A lifetime gift that appears final may be challenged after the donor’s death on several grounds. In many families, these challenges arise only at the point of death, when the full picture of what was given to whom becomes visible. Understanding the grounds for challenge — and the evidence that supports or defeats a challenge — matters both for those who made gifts and those who received them.
Lack of mental capacity
For a gift to be valid, the donor must have had mental capacity at the time of the gift. The legal test (derived from Banks v Goodfellow [1870] and applied to lifetime gifts) requires the donor to have understood: the nature of the gift, the extent of the property being given, who has a reasonable claim on their estate, and the effect of making the gift. A diagnosis of dementia, cognitive decline, or delirium at the time of the gift does not automatically invalidate it — the test is capacity at the specific moment, not a general condition.

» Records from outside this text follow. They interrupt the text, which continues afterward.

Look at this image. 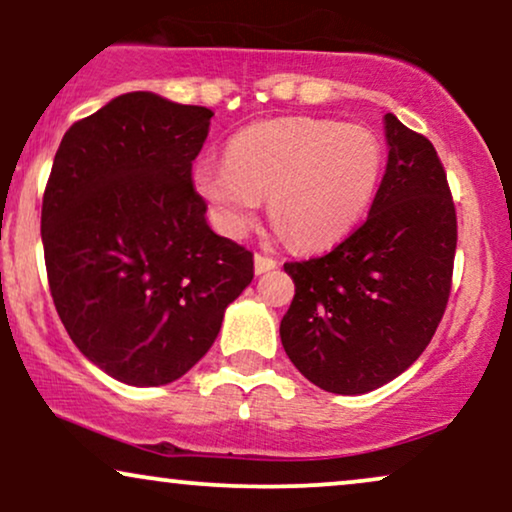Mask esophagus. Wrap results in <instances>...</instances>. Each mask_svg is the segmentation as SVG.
I'll use <instances>...</instances> for the list:
<instances>
[{
    "mask_svg": "<svg viewBox=\"0 0 512 512\" xmlns=\"http://www.w3.org/2000/svg\"><path fill=\"white\" fill-rule=\"evenodd\" d=\"M276 262L274 257H267V255H260V252H257L255 255V274H267V272H272V269H276Z\"/></svg>",
    "mask_w": 512,
    "mask_h": 512,
    "instance_id": "obj_1",
    "label": "esophagus"
}]
</instances>
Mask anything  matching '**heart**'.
<instances>
[{
	"label": "heart",
	"mask_w": 512,
	"mask_h": 512,
	"mask_svg": "<svg viewBox=\"0 0 512 512\" xmlns=\"http://www.w3.org/2000/svg\"><path fill=\"white\" fill-rule=\"evenodd\" d=\"M383 144L361 125L279 117L245 127L226 163L199 161L195 187L223 231L243 236L260 199L293 248L320 250L356 226L378 190Z\"/></svg>",
	"instance_id": "obj_1"
}]
</instances>
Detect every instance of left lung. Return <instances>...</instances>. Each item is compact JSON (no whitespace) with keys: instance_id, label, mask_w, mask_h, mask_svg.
Masks as SVG:
<instances>
[{"instance_id":"obj_1","label":"left lung","mask_w":512,"mask_h":512,"mask_svg":"<svg viewBox=\"0 0 512 512\" xmlns=\"http://www.w3.org/2000/svg\"><path fill=\"white\" fill-rule=\"evenodd\" d=\"M390 154L368 219L327 255L286 262L296 284L279 334L310 383L363 395L416 361L443 320L457 216L424 134L385 115Z\"/></svg>"}]
</instances>
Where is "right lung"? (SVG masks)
Returning <instances> with one entry per match:
<instances>
[{
    "label": "right lung",
    "instance_id": "right-lung-1",
    "mask_svg": "<svg viewBox=\"0 0 512 512\" xmlns=\"http://www.w3.org/2000/svg\"><path fill=\"white\" fill-rule=\"evenodd\" d=\"M211 117L125 93L74 122L55 154L40 216L52 301L76 349L120 383L185 375L255 274L192 185Z\"/></svg>",
    "mask_w": 512,
    "mask_h": 512
}]
</instances>
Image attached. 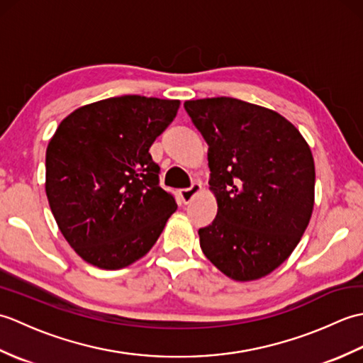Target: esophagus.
Returning a JSON list of instances; mask_svg holds the SVG:
<instances>
[{"label":"esophagus","mask_w":363,"mask_h":363,"mask_svg":"<svg viewBox=\"0 0 363 363\" xmlns=\"http://www.w3.org/2000/svg\"><path fill=\"white\" fill-rule=\"evenodd\" d=\"M201 191H203V186H201V184H199V182H194V184H191V187L182 189V190H181L182 201L186 203V204L191 203L199 194H201Z\"/></svg>","instance_id":"obj_1"}]
</instances>
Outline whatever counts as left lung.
I'll return each instance as SVG.
<instances>
[{"label":"left lung","instance_id":"8db88e82","mask_svg":"<svg viewBox=\"0 0 363 363\" xmlns=\"http://www.w3.org/2000/svg\"><path fill=\"white\" fill-rule=\"evenodd\" d=\"M209 145L217 217L198 230L204 256L238 282L284 264L309 226L315 164L309 143L276 111L237 98L184 103Z\"/></svg>","mask_w":363,"mask_h":363}]
</instances>
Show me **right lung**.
Listing matches in <instances>:
<instances>
[{
  "label": "right lung",
  "instance_id": "right-lung-1",
  "mask_svg": "<svg viewBox=\"0 0 363 363\" xmlns=\"http://www.w3.org/2000/svg\"><path fill=\"white\" fill-rule=\"evenodd\" d=\"M179 99L125 95L81 106L46 148L45 191L60 233L87 264L133 265L177 209L150 154Z\"/></svg>",
  "mask_w": 363,
  "mask_h": 363
}]
</instances>
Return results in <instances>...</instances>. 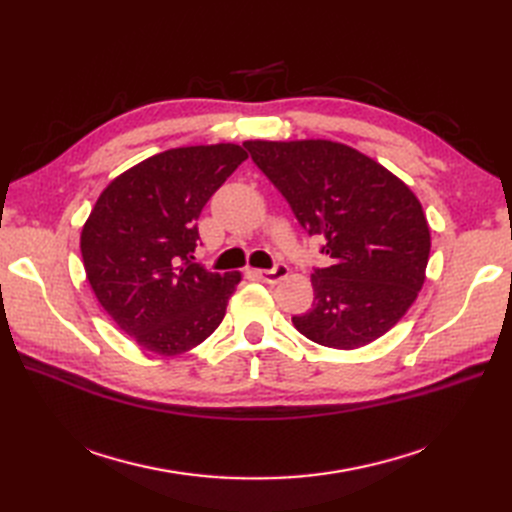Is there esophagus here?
<instances>
[{
	"label": "esophagus",
	"instance_id": "34e87169",
	"mask_svg": "<svg viewBox=\"0 0 512 512\" xmlns=\"http://www.w3.org/2000/svg\"><path fill=\"white\" fill-rule=\"evenodd\" d=\"M256 275L260 277L262 282L277 284V282H282L284 277H288V267L286 265H275L273 269H260V271H256Z\"/></svg>",
	"mask_w": 512,
	"mask_h": 512
}]
</instances>
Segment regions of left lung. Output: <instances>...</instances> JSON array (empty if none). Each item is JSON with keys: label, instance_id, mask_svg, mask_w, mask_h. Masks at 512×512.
Returning <instances> with one entry per match:
<instances>
[{"label": "left lung", "instance_id": "1", "mask_svg": "<svg viewBox=\"0 0 512 512\" xmlns=\"http://www.w3.org/2000/svg\"><path fill=\"white\" fill-rule=\"evenodd\" d=\"M243 145L331 258L312 273L314 305L292 318L297 331L337 350L391 331L425 284L431 235L421 200L391 170L342 143Z\"/></svg>", "mask_w": 512, "mask_h": 512}]
</instances>
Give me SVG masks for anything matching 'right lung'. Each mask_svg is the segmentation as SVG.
Segmentation results:
<instances>
[{"mask_svg": "<svg viewBox=\"0 0 512 512\" xmlns=\"http://www.w3.org/2000/svg\"><path fill=\"white\" fill-rule=\"evenodd\" d=\"M247 160L235 143L151 156L102 190L81 232L87 280L104 312L160 356L183 354L220 327L241 273L194 262L200 211Z\"/></svg>", "mask_w": 512, "mask_h": 512, "instance_id": "add662e5", "label": "right lung"}]
</instances>
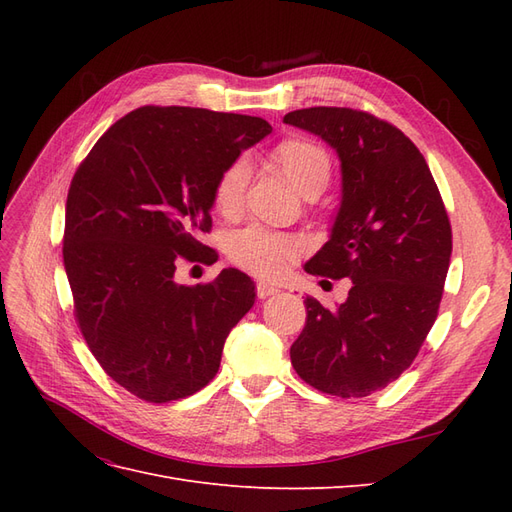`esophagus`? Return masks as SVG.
<instances>
[{"mask_svg": "<svg viewBox=\"0 0 512 512\" xmlns=\"http://www.w3.org/2000/svg\"><path fill=\"white\" fill-rule=\"evenodd\" d=\"M256 292H258L260 299H267V297H271V294L280 292V288L269 284V282H258V284H256Z\"/></svg>", "mask_w": 512, "mask_h": 512, "instance_id": "obj_1", "label": "esophagus"}]
</instances>
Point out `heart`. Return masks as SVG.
<instances>
[{"mask_svg":"<svg viewBox=\"0 0 512 512\" xmlns=\"http://www.w3.org/2000/svg\"><path fill=\"white\" fill-rule=\"evenodd\" d=\"M273 164L301 196L309 190L322 192L331 177V160L327 151L305 138H286L271 151ZM250 181V166L245 160H235L224 168L215 181L213 205L220 213H237ZM301 252L299 239L290 235H275L265 228H245L230 239L228 258L241 269L260 277L280 273L292 258Z\"/></svg>","mask_w":512,"mask_h":512,"instance_id":"b5f03b06","label":"heart"}]
</instances>
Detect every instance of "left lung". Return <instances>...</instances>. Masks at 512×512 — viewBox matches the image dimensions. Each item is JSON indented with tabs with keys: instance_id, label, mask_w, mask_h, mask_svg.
<instances>
[{
	"instance_id": "obj_1",
	"label": "left lung",
	"mask_w": 512,
	"mask_h": 512,
	"mask_svg": "<svg viewBox=\"0 0 512 512\" xmlns=\"http://www.w3.org/2000/svg\"><path fill=\"white\" fill-rule=\"evenodd\" d=\"M284 123L320 136L342 170L329 241L305 271L352 282L335 307L305 299L290 361L322 393L367 397L404 374L436 322L451 224L423 153L391 123L337 106L301 108Z\"/></svg>"
}]
</instances>
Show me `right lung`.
<instances>
[{
    "mask_svg": "<svg viewBox=\"0 0 512 512\" xmlns=\"http://www.w3.org/2000/svg\"><path fill=\"white\" fill-rule=\"evenodd\" d=\"M271 126L190 106H143L113 123L70 183L64 267L74 314L102 369L151 404L188 397L218 374L254 282L224 269L175 282L181 258L205 260L213 188Z\"/></svg>",
    "mask_w": 512,
    "mask_h": 512,
    "instance_id": "right-lung-1",
    "label": "right lung"
}]
</instances>
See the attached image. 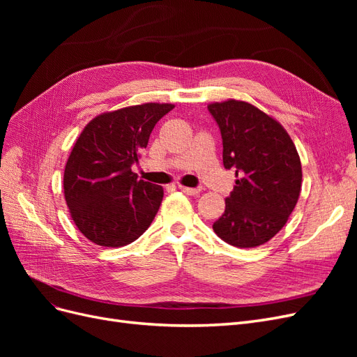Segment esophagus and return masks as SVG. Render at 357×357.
Here are the masks:
<instances>
[{
  "instance_id": "obj_1",
  "label": "esophagus",
  "mask_w": 357,
  "mask_h": 357,
  "mask_svg": "<svg viewBox=\"0 0 357 357\" xmlns=\"http://www.w3.org/2000/svg\"><path fill=\"white\" fill-rule=\"evenodd\" d=\"M178 189L186 193V195H190V197H198L199 192H201V188H186V186H178Z\"/></svg>"
}]
</instances>
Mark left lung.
I'll return each instance as SVG.
<instances>
[{"label": "left lung", "mask_w": 357, "mask_h": 357, "mask_svg": "<svg viewBox=\"0 0 357 357\" xmlns=\"http://www.w3.org/2000/svg\"><path fill=\"white\" fill-rule=\"evenodd\" d=\"M208 112L220 129L223 167L238 177L213 229L231 245H261L283 228L298 202L296 147L282 125L252 104L229 100L210 104Z\"/></svg>", "instance_id": "8db88e82"}]
</instances>
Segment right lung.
<instances>
[{"label":"right lung","instance_id":"1","mask_svg":"<svg viewBox=\"0 0 357 357\" xmlns=\"http://www.w3.org/2000/svg\"><path fill=\"white\" fill-rule=\"evenodd\" d=\"M172 104H142L96 116L75 142L63 193L79 231L102 247L135 241L153 222L164 189L137 180L132 165Z\"/></svg>","mask_w":357,"mask_h":357}]
</instances>
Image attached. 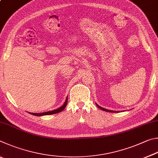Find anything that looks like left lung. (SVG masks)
Masks as SVG:
<instances>
[{
	"label": "left lung",
	"instance_id": "left-lung-1",
	"mask_svg": "<svg viewBox=\"0 0 158 158\" xmlns=\"http://www.w3.org/2000/svg\"><path fill=\"white\" fill-rule=\"evenodd\" d=\"M96 106H97L99 108H100L101 110H104V111H106V112H116L115 111H112V110H107V109H105V108H103V107H100L99 106H98L97 104H96Z\"/></svg>",
	"mask_w": 158,
	"mask_h": 158
}]
</instances>
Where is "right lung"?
<instances>
[{"instance_id": "obj_1", "label": "right lung", "mask_w": 158, "mask_h": 158, "mask_svg": "<svg viewBox=\"0 0 158 158\" xmlns=\"http://www.w3.org/2000/svg\"><path fill=\"white\" fill-rule=\"evenodd\" d=\"M67 101H68V98H66V101L63 106L57 110H52V111H49V112H42V113H30V114L35 115V116H43V115H49V114H56V113L60 112L61 111H62V110L65 108V107L66 106V104H67Z\"/></svg>"}]
</instances>
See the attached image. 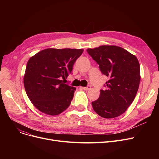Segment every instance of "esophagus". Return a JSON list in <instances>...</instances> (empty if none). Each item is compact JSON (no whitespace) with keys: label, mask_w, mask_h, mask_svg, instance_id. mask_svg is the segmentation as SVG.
<instances>
[{"label":"esophagus","mask_w":159,"mask_h":159,"mask_svg":"<svg viewBox=\"0 0 159 159\" xmlns=\"http://www.w3.org/2000/svg\"><path fill=\"white\" fill-rule=\"evenodd\" d=\"M82 89H84V90H89L91 89V86H88L87 87H83Z\"/></svg>","instance_id":"obj_1"}]
</instances>
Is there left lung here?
<instances>
[{"instance_id": "1", "label": "left lung", "mask_w": 159, "mask_h": 159, "mask_svg": "<svg viewBox=\"0 0 159 159\" xmlns=\"http://www.w3.org/2000/svg\"><path fill=\"white\" fill-rule=\"evenodd\" d=\"M99 65L102 74L109 78L99 98L91 102L94 111L102 117L111 119L124 113L134 101L140 81L137 58L116 46H101L87 49Z\"/></svg>"}]
</instances>
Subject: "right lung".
Listing matches in <instances>:
<instances>
[{"mask_svg": "<svg viewBox=\"0 0 159 159\" xmlns=\"http://www.w3.org/2000/svg\"><path fill=\"white\" fill-rule=\"evenodd\" d=\"M84 50L48 48L31 57L26 66L24 85L32 104L40 111L57 115L68 108L76 88L64 84L73 66Z\"/></svg>", "mask_w": 159, "mask_h": 159, "instance_id": "right-lung-1", "label": "right lung"}]
</instances>
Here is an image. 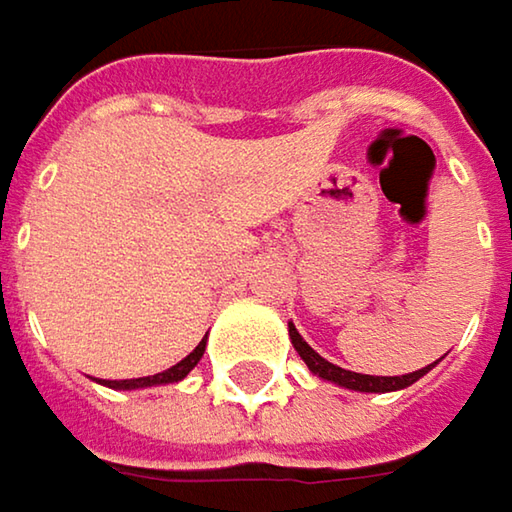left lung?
<instances>
[{"label":"left lung","mask_w":512,"mask_h":512,"mask_svg":"<svg viewBox=\"0 0 512 512\" xmlns=\"http://www.w3.org/2000/svg\"><path fill=\"white\" fill-rule=\"evenodd\" d=\"M288 335H291V344L294 349L300 352V358L306 361V367H309L314 376H320V379H326V382H335L341 384V387H349V390H361V393H387V390H402V387H408V384H414L417 379H422L434 364H428V367H422L417 373H408V376H364V373H352V370H344V367H338V364H332V361H326V358H320L314 349L303 341V335L294 329V323L288 326Z\"/></svg>","instance_id":"obj_1"}]
</instances>
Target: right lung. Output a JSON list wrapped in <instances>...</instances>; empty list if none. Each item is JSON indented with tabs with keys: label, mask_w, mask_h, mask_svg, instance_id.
Here are the masks:
<instances>
[{
	"label": "right lung",
	"mask_w": 512,
	"mask_h": 512,
	"mask_svg": "<svg viewBox=\"0 0 512 512\" xmlns=\"http://www.w3.org/2000/svg\"><path fill=\"white\" fill-rule=\"evenodd\" d=\"M203 349H206V338H203L198 347L192 349L180 364H174V367H168L165 373H157V376H145V379H122V382H101L107 384V387H116V390H136V387H154V384H171V382H180V379H186L192 370H195V364L201 361Z\"/></svg>",
	"instance_id": "obj_1"
}]
</instances>
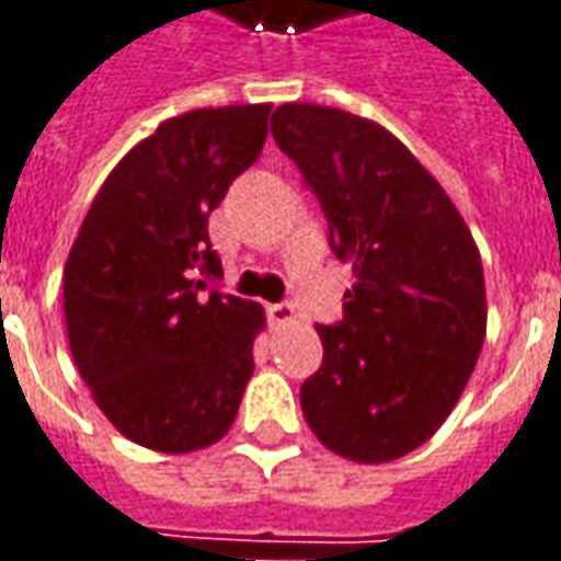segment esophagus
Returning a JSON list of instances; mask_svg holds the SVG:
<instances>
[{
	"mask_svg": "<svg viewBox=\"0 0 561 561\" xmlns=\"http://www.w3.org/2000/svg\"><path fill=\"white\" fill-rule=\"evenodd\" d=\"M266 317L273 325H288V322H295V307L291 304H270Z\"/></svg>",
	"mask_w": 561,
	"mask_h": 561,
	"instance_id": "obj_1",
	"label": "esophagus"
}]
</instances>
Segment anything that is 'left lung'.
<instances>
[{
  "label": "left lung",
  "mask_w": 561,
  "mask_h": 561,
  "mask_svg": "<svg viewBox=\"0 0 561 561\" xmlns=\"http://www.w3.org/2000/svg\"><path fill=\"white\" fill-rule=\"evenodd\" d=\"M273 139L354 270L344 319L317 325L322 366L300 385L304 419L344 459H400L454 413L481 354L478 244L440 183L376 121L288 102L273 114Z\"/></svg>",
  "instance_id": "1"
}]
</instances>
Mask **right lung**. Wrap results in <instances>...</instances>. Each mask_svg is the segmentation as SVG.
I'll return each mask as SVG.
<instances>
[{
	"instance_id": "right-lung-1",
	"label": "right lung",
	"mask_w": 561,
	"mask_h": 561,
	"mask_svg": "<svg viewBox=\"0 0 561 561\" xmlns=\"http://www.w3.org/2000/svg\"><path fill=\"white\" fill-rule=\"evenodd\" d=\"M273 105L170 117L107 173L65 263L73 363L107 422L148 450L192 454L236 422L261 304L210 291L207 217L261 158Z\"/></svg>"
}]
</instances>
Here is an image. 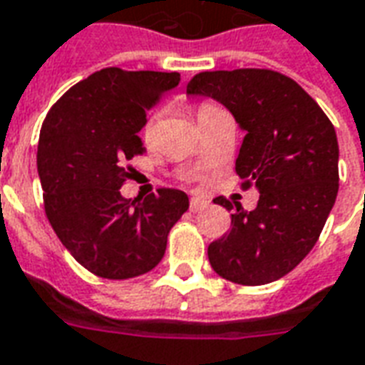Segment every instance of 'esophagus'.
Listing matches in <instances>:
<instances>
[{"label": "esophagus", "mask_w": 365, "mask_h": 365, "mask_svg": "<svg viewBox=\"0 0 365 365\" xmlns=\"http://www.w3.org/2000/svg\"><path fill=\"white\" fill-rule=\"evenodd\" d=\"M209 207V201L207 199H201V197H191L190 201V209L193 210V212H197V210H203Z\"/></svg>", "instance_id": "esophagus-1"}]
</instances>
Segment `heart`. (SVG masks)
Here are the masks:
<instances>
[{"instance_id": "b5f03b06", "label": "heart", "mask_w": 365, "mask_h": 365, "mask_svg": "<svg viewBox=\"0 0 365 365\" xmlns=\"http://www.w3.org/2000/svg\"><path fill=\"white\" fill-rule=\"evenodd\" d=\"M217 110L218 108L212 106V104H199V106H197V120L201 121L203 118L212 114V112H217ZM150 133H153V118H148V120L145 121V125H143V137H145V139H150Z\"/></svg>"}]
</instances>
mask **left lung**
<instances>
[{
	"label": "left lung",
	"mask_w": 365,
	"mask_h": 365,
	"mask_svg": "<svg viewBox=\"0 0 365 365\" xmlns=\"http://www.w3.org/2000/svg\"><path fill=\"white\" fill-rule=\"evenodd\" d=\"M187 94L218 100L245 131L236 158L242 187L257 207L217 197L232 215L228 234L209 245L210 267L244 286L282 279L312 251L339 193V141L319 104L271 69L197 73Z\"/></svg>",
	"instance_id": "1"
}]
</instances>
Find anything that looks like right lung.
I'll return each instance as SVG.
<instances>
[{
    "instance_id": "1",
    "label": "right lung",
    "mask_w": 365,
    "mask_h": 365,
    "mask_svg": "<svg viewBox=\"0 0 365 365\" xmlns=\"http://www.w3.org/2000/svg\"><path fill=\"white\" fill-rule=\"evenodd\" d=\"M180 83V73H93L50 108L40 129L38 175L46 217L59 242L96 277L125 280L153 271L190 199L160 187L145 199L121 197L128 162L143 155L148 110Z\"/></svg>"
}]
</instances>
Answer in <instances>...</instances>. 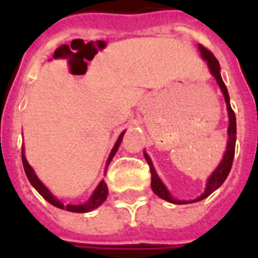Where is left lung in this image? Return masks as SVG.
<instances>
[{"mask_svg": "<svg viewBox=\"0 0 258 258\" xmlns=\"http://www.w3.org/2000/svg\"><path fill=\"white\" fill-rule=\"evenodd\" d=\"M198 49H200L201 52V57L208 62L210 74L216 78L221 91H222V93H224L225 101H226V109H228V116H229L228 143H226V151H225L222 161L220 162V165L217 166L216 170L212 172V175L208 178L205 191L202 192L200 197H197L196 200H192V201H183V200L180 201V200L172 198V196L170 194V191L167 190L165 183H163L161 178L158 176L157 171H155V167H154L153 165V161L150 159L149 154L146 153V151H143L146 161H147V163L150 165V170H151V188H153V191L155 192L158 197H161L162 200H165L167 201V202H171V204H176V205H186V204H192V202H198V201L205 200V198L210 196L213 191H216L217 188L220 187L221 184L225 182V179L228 178L230 169H232L233 158H234V149H236V134H237L236 115H234L232 107H230V97H229L228 89H226L224 80H222V78H221L220 62H218V60L213 56V53L210 52V50L206 49V48L201 45V44H198Z\"/></svg>", "mask_w": 258, "mask_h": 258, "instance_id": "8db88e82", "label": "left lung"}]
</instances>
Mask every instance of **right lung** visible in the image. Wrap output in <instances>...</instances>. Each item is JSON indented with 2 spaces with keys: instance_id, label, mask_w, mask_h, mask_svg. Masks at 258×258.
<instances>
[{
  "instance_id": "1",
  "label": "right lung",
  "mask_w": 258,
  "mask_h": 258,
  "mask_svg": "<svg viewBox=\"0 0 258 258\" xmlns=\"http://www.w3.org/2000/svg\"><path fill=\"white\" fill-rule=\"evenodd\" d=\"M125 131L119 135L117 138L116 143L113 146V149L111 150V154H109L108 159H107V163H105V171H107V167H108L109 162L112 161L113 155L116 154L117 149H119V146H120L121 141H123V135H124ZM22 165H24V170H25V174L28 176V179H29L30 184L33 186L36 190H37L42 197H44V200H46L49 202L50 205H53L56 208L58 209H62V210H68V212H72V213H88V212H92L95 210L96 208H99L105 200H107V194H108V188H107V184H105L104 180H100V183L97 184V187L93 190L92 196L89 197V200L86 201V202H83V204H79V205H66L62 204L61 201L56 198V197L50 192V190L46 187L45 184L42 183L41 180L38 179V176L36 175V172L34 170L32 169V166L28 163L25 158V151H24V146H22Z\"/></svg>"
}]
</instances>
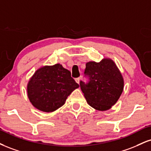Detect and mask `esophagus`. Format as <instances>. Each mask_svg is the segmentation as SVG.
I'll use <instances>...</instances> for the list:
<instances>
[{"label":"esophagus","mask_w":151,"mask_h":151,"mask_svg":"<svg viewBox=\"0 0 151 151\" xmlns=\"http://www.w3.org/2000/svg\"><path fill=\"white\" fill-rule=\"evenodd\" d=\"M80 79H81V78H80V77L77 78V79H75L76 82H77V83H79V81H80Z\"/></svg>","instance_id":"obj_1"}]
</instances>
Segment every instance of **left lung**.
<instances>
[{
  "mask_svg": "<svg viewBox=\"0 0 151 151\" xmlns=\"http://www.w3.org/2000/svg\"><path fill=\"white\" fill-rule=\"evenodd\" d=\"M84 74L88 81H81L80 87L88 104L100 111L111 108L124 89V79L114 61L104 58L99 63L88 62Z\"/></svg>",
  "mask_w": 151,
  "mask_h": 151,
  "instance_id": "obj_1",
  "label": "left lung"
}]
</instances>
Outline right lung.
Masks as SVG:
<instances>
[{"instance_id": "right-lung-1", "label": "right lung", "mask_w": 151, "mask_h": 151, "mask_svg": "<svg viewBox=\"0 0 151 151\" xmlns=\"http://www.w3.org/2000/svg\"><path fill=\"white\" fill-rule=\"evenodd\" d=\"M79 85L71 72L60 64L43 66L34 72L27 84V95L32 105L41 111L53 112Z\"/></svg>"}]
</instances>
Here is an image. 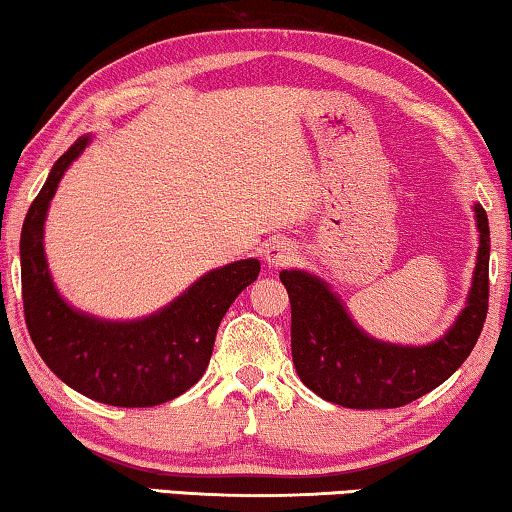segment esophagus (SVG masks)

Medical records from the period of the gift, GP notes, and witness accounts of the donor’s behaviour are the key evidence.
Undue influence
A gift made under undue influence is voidable. Undue influence means the donor’s free will was overborne by another person — not merely persuaded, but coerced or manipulated into making a gift they would not otherwise have made. Deathbed gifts are particularly vulnerable: a carer, a live-in child, or a financially dependent relative may exert influence over a person who is ill, isolated, and frightened. Where there is a relationship of trust and confidence (parent-child, carer-patient) and a gift that is not readily explained by normal motives, the burden shifts to the recipient to show the gift was freely made.
Digital evidence and Rahma v Hassan [2019]
In Rahma v Hassan [2019] EWHC 367 (Ch), the High Court accepted WhatsApp message conversations as evidence supporting a claim that a deathbed gift had been made. The case confirmed that informal digital communications — text messages, voice notes, messaging apps — can satisfy the evidential requirements for a donatio mortis causa in English law. This cuts both ways: digital messages showing a donor’s clear intent to gift are strong evidence in favour of the recipient; messages showing pressure, confusion, or contradiction are evidence in favour of the challenger.
Islamic angle: gifts made under coercion (ikrah)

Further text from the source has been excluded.